Горы в том виде, как они даны нам природой, хороши только издали. Жить в них трудно. Не добровольно вскарабкались аулы на дьявольские высоты, не из любви к альпинизму. Их загнала вверх, на откосы гор, борьба.

Аулы стоят на краю пропастей, как самоубийцы. Сделай шаг к ним, попробуй схватить их — и, кажется, они тотчас ринутся вниз головой в пади ущелий.

Удобства и преимущества горной жизни своеобразны. Они состоят главным образом из недостатков, на взгляд человека равнины. Чем уже дороги к аулу, чем труднее пробраться к нему — тем счастливее этот аул.

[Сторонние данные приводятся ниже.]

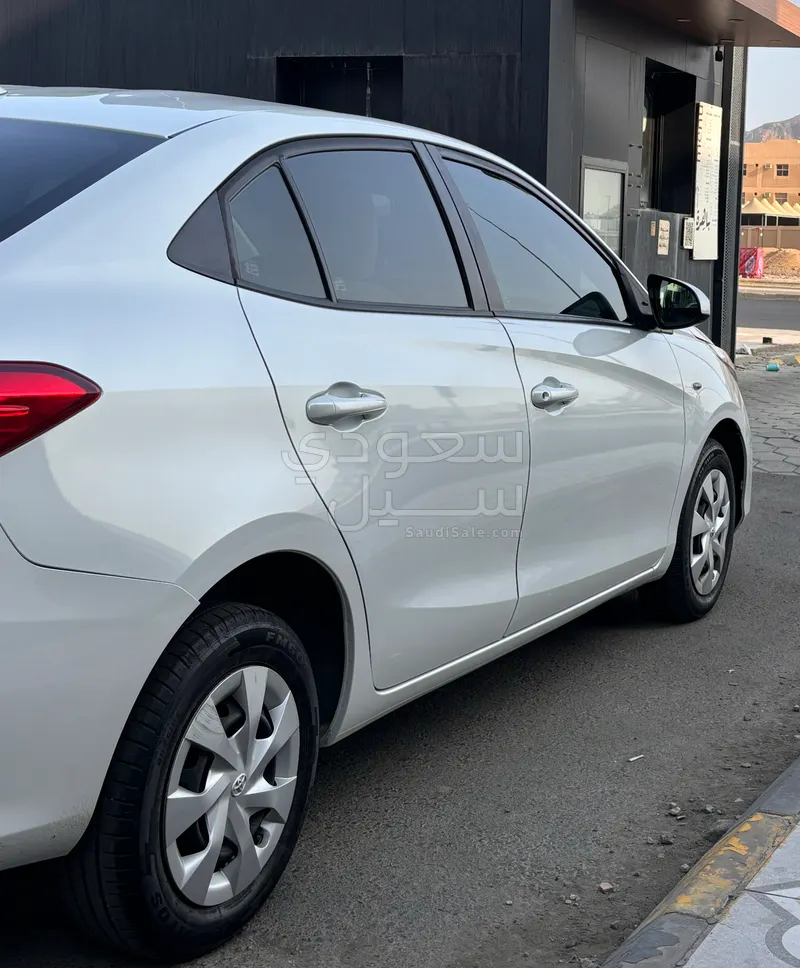 2022 تويوتا ياريس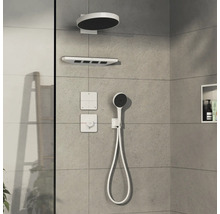 Badezimmerausstattung mit Kopfbrause, Handbrause und Bedienelementen an einer gefliesten Wand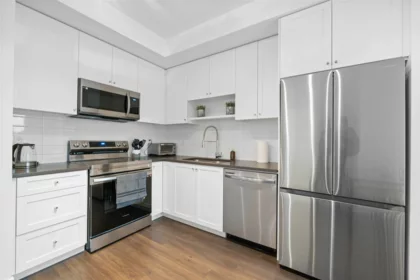 Kitchen Photo of 109 15848 Fraser Highway, Surrey, BC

Жизнь такая воспитывает, что и говорить. Приобретаются ловкость, выносливость, сосредоточенность, упрямство, настойчивость. С другой стороны, развиваются замкнутость и нарочитое сужение жизненных интересов.

И, однако, Дагестан — вовсе не страна отшельников, а родина удивительных мастеров. Дагестанские Кола Брюньоны — оружейники, медники, башмачники или седельные мастера — забредали и в Бухару и в Фец, переплывали океан и ухитрялись сбывать в американские музеи произведения своих мужественных рук. Они продавали скифские вазы, персидские кувшины и арабские мечи, любовно сделанные ими самими в ауле Кубачи, в ста километрах от железной дороги. Там охотно делают они их и сейчас с тем поразительным искусством, которое способно обмануть глаз и нюх любого знатока старины.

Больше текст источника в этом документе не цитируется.